ACTIVITY:
Each entry below should be printed exactly, with every image left out.

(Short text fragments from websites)
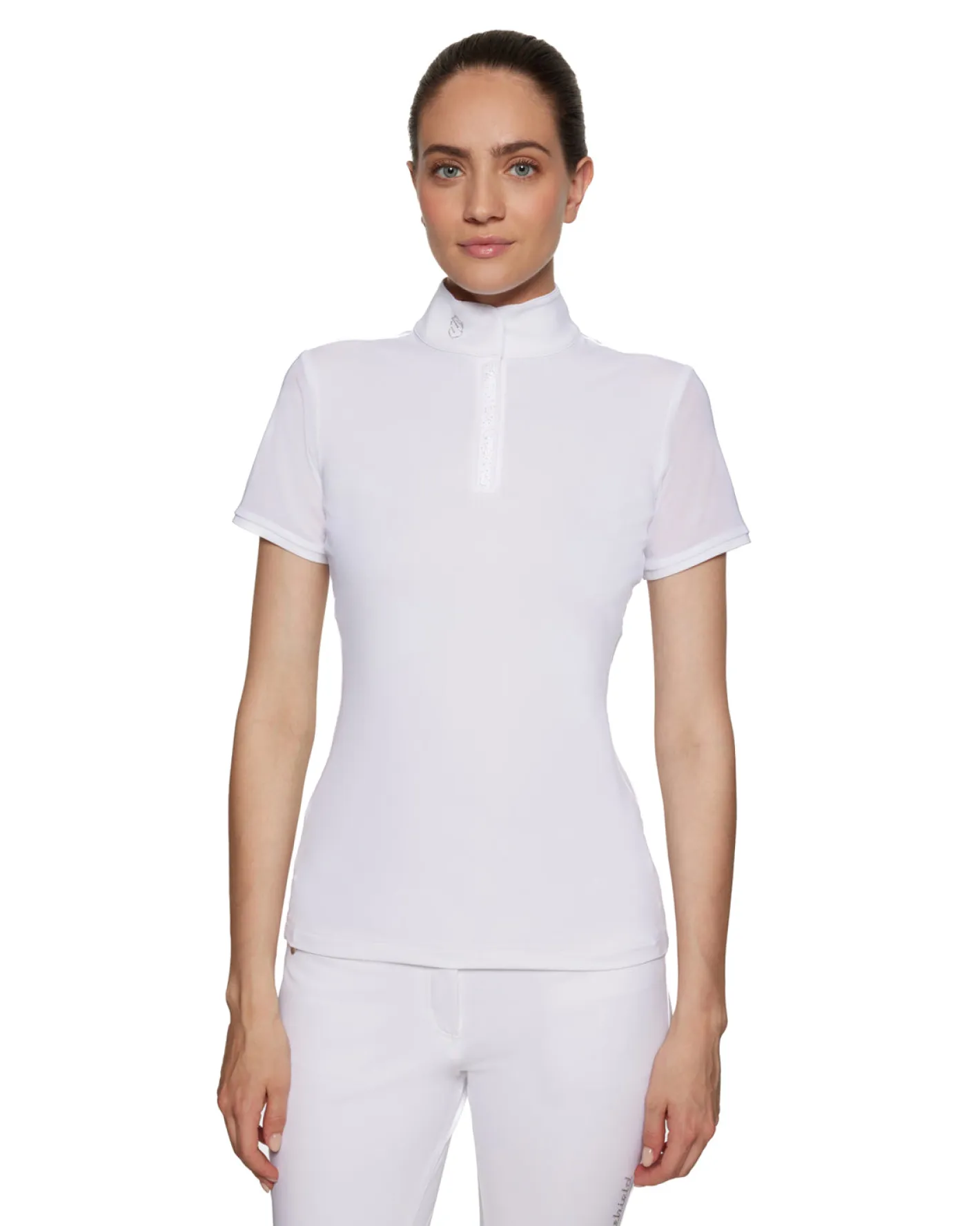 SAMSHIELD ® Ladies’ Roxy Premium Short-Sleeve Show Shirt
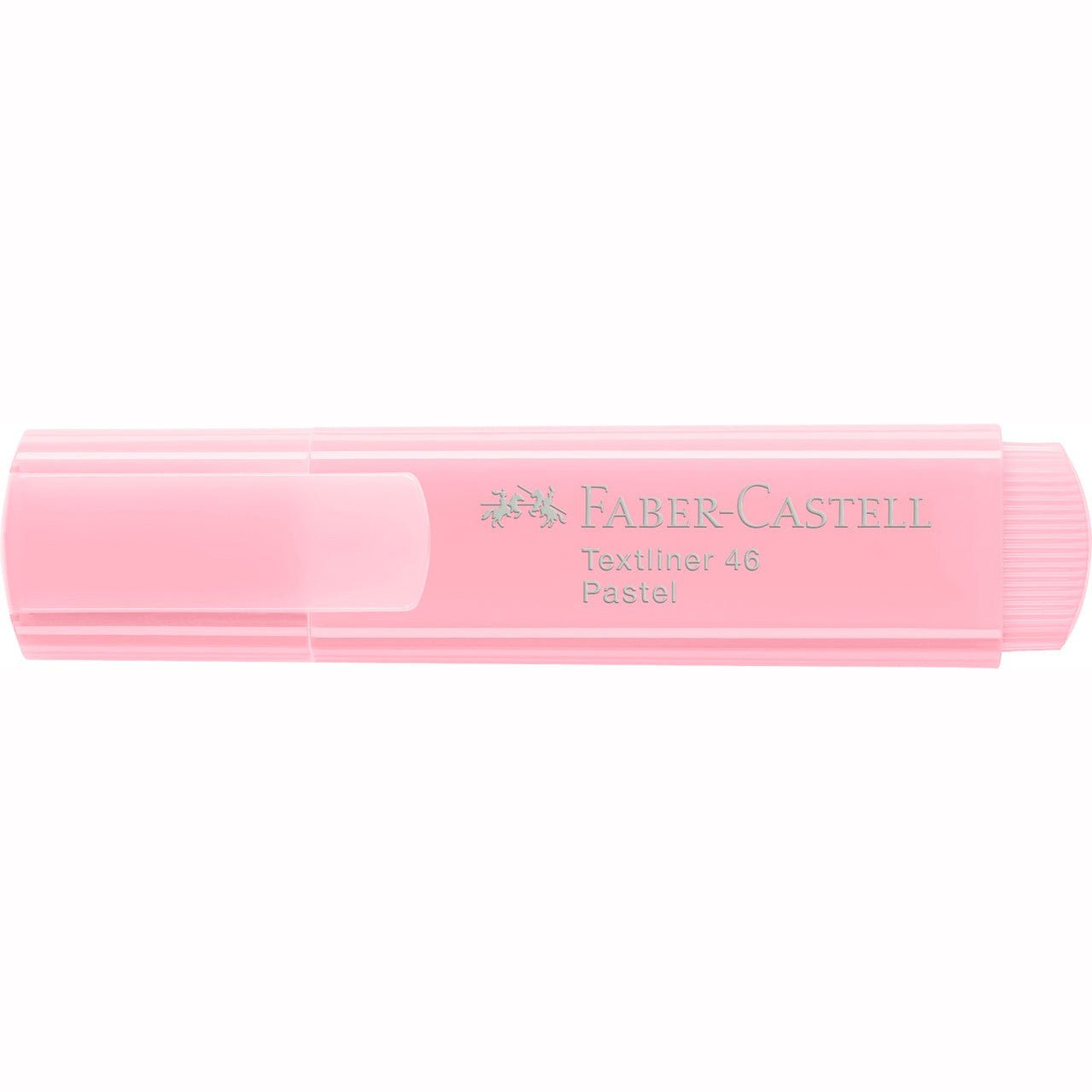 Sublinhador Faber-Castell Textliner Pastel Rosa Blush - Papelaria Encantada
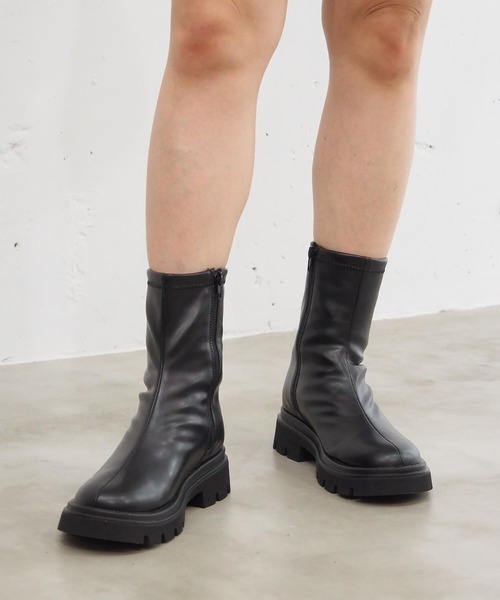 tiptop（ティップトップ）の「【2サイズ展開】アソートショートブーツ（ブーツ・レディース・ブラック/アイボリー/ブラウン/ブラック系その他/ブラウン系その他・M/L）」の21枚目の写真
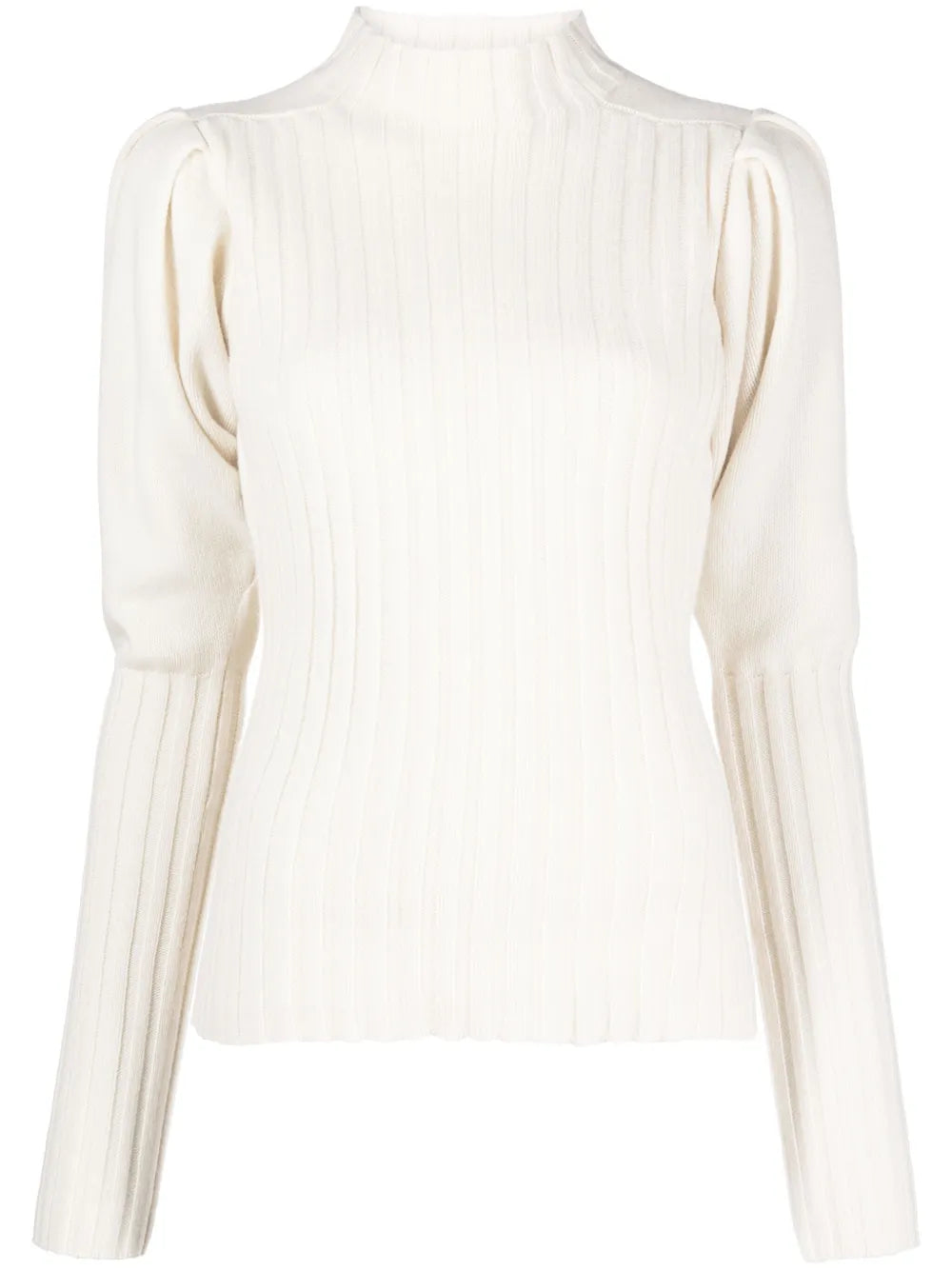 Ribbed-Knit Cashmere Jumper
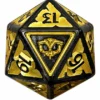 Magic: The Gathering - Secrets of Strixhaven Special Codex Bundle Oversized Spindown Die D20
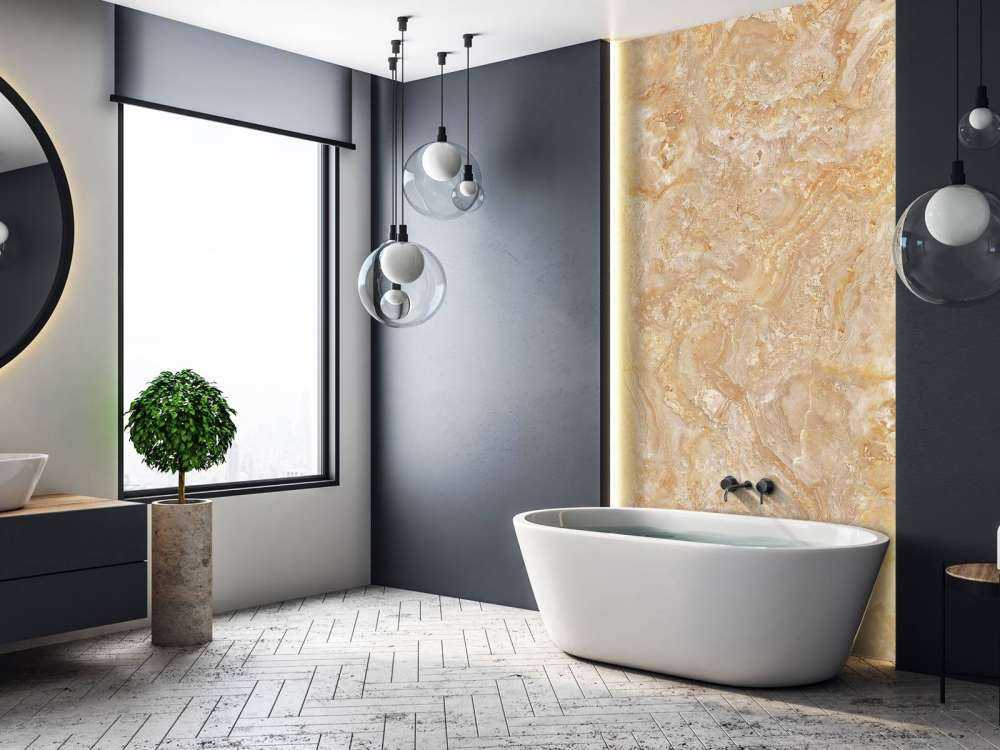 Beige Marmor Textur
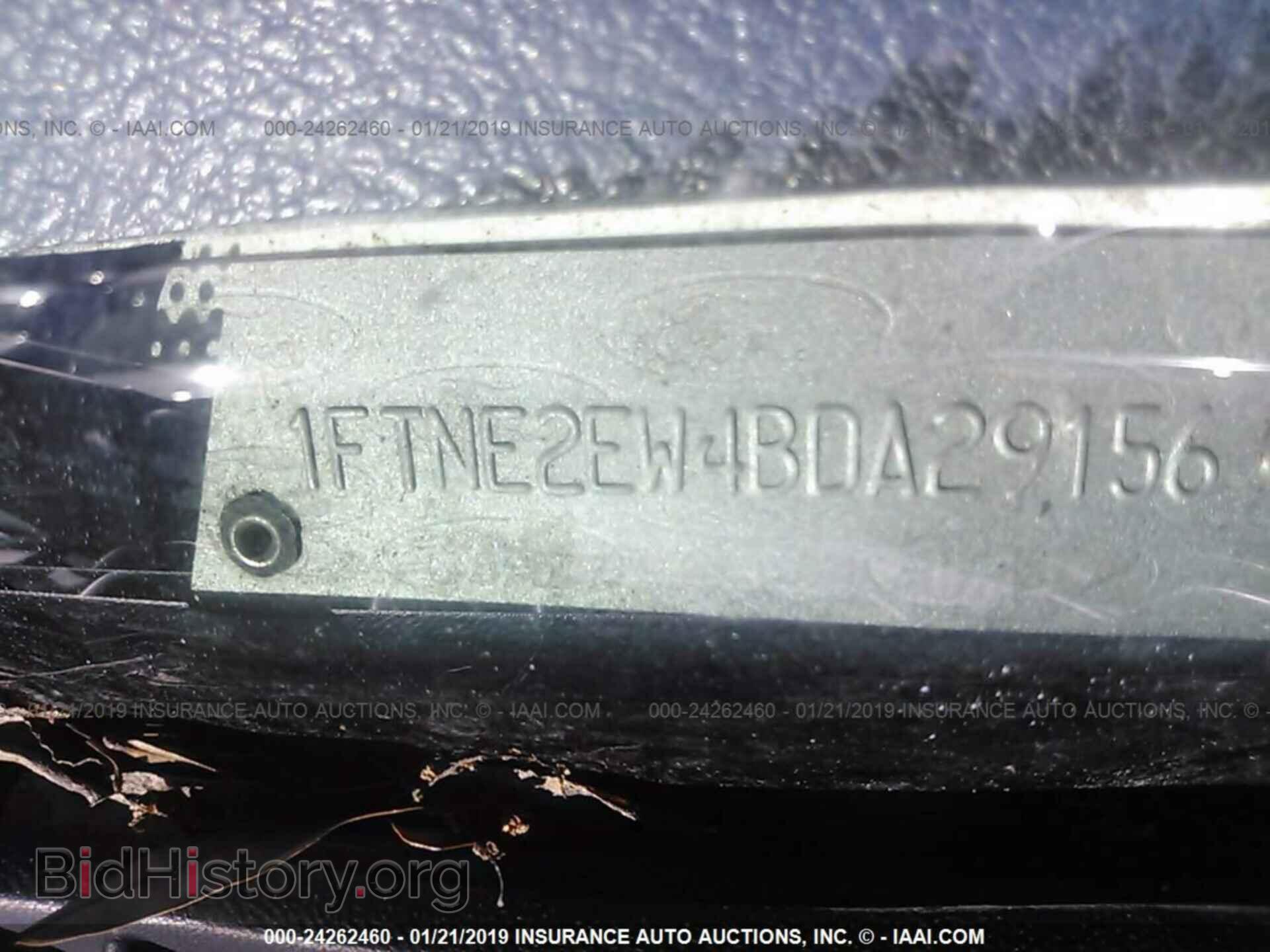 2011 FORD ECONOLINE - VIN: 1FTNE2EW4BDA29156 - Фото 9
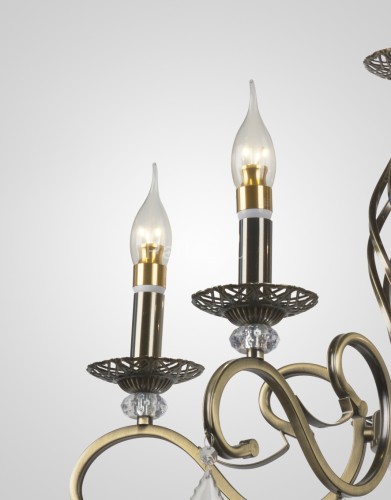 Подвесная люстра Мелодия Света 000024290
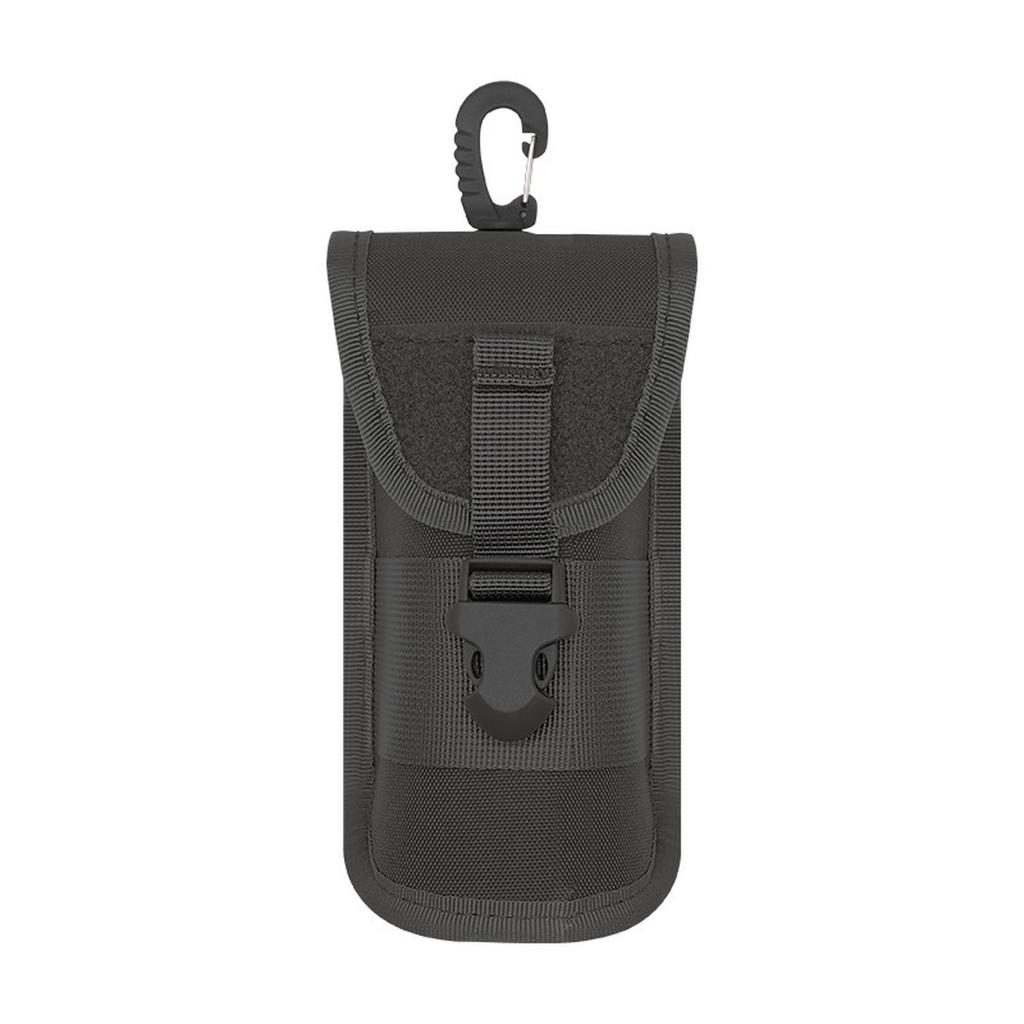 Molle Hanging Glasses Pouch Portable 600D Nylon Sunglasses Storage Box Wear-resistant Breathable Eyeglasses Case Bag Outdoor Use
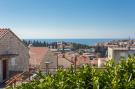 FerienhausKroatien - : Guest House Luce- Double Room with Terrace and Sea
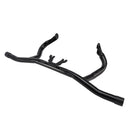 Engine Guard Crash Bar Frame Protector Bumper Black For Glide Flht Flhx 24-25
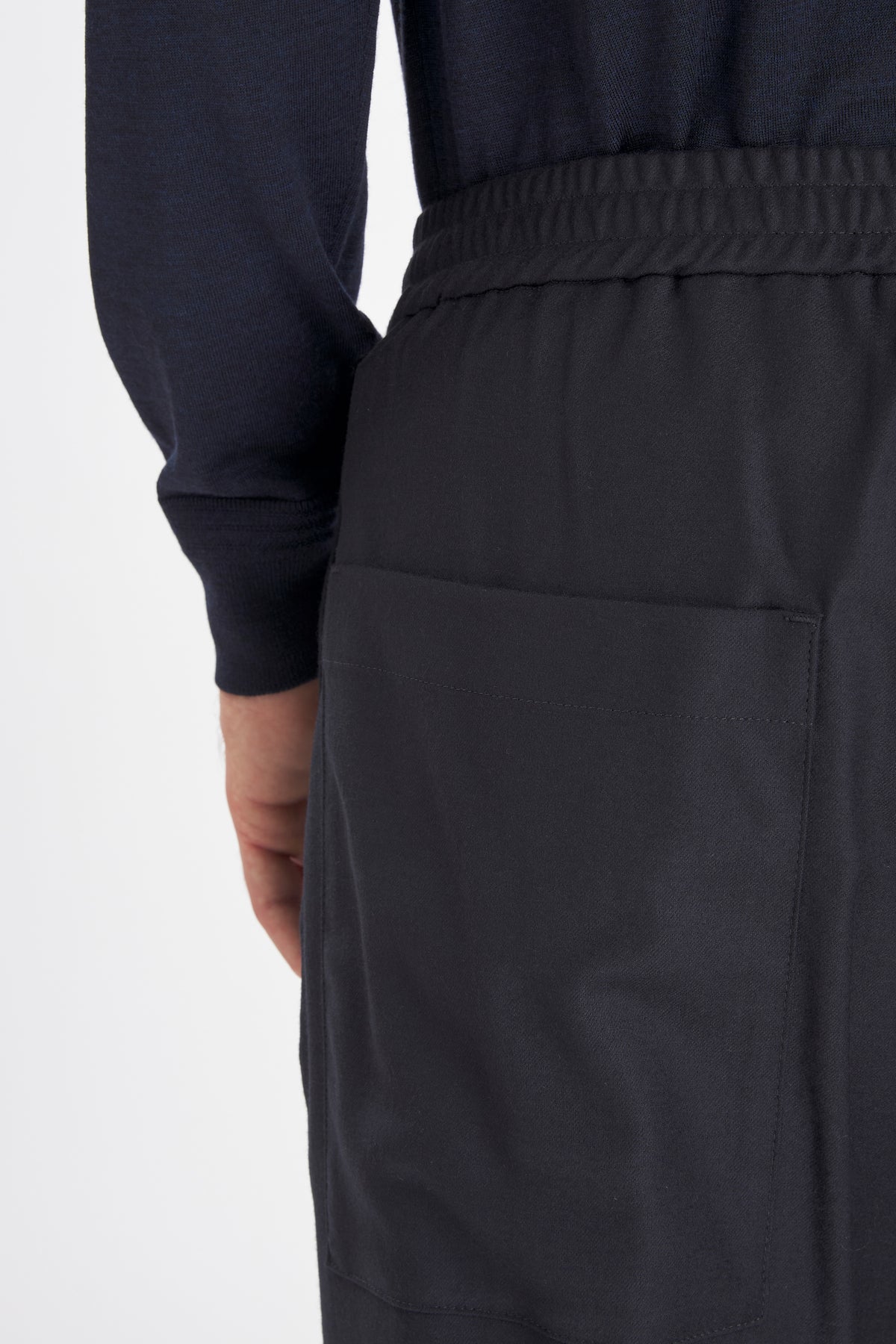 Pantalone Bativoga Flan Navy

RESPONSE BELOW:
 SAMSHIELD ® Ladies’ Roxy Premium Short-Sleeve Show Shirt
 Sublinhador Faber-Castell Textliner Pastel Rosa Blush - Papelaria Encantada
 tiptop（ティップトップ）の「【2サイズ展開】アソートショートブーツ（ブーツ・レディース・ブラック/アイボリー/ブラウン/ブラック系その他/ブラウン系その他・M/L）」の21枚目の写真
 Ribbed-Knit Cashmere Jumper
 Magic: The Gathering - Secrets of Strixhaven Special Codex Bundle Oversized Spindown Die D20
 Beige Marmor Textur
 2011 FORD ECONOLINE - VIN: 1FTNE2EW4BDA29156 - Фото 9
 Подвесная люстра Мелодия Света 000024290
 Molle Hanging Glasses Pouch Portable 600D Nylon Sunglasses Storage Box Wear-resistant Breathable Eyeglasses Case Bag Outdoor Use
 FerienhausKroatien - : Guest House Luce- Double Room with Terrace and Sea
 Engine Guard Crash Bar Frame Protector Bumper Black For Glide Flht Flhx 24-25
 Pantalone Bativoga Flan Navy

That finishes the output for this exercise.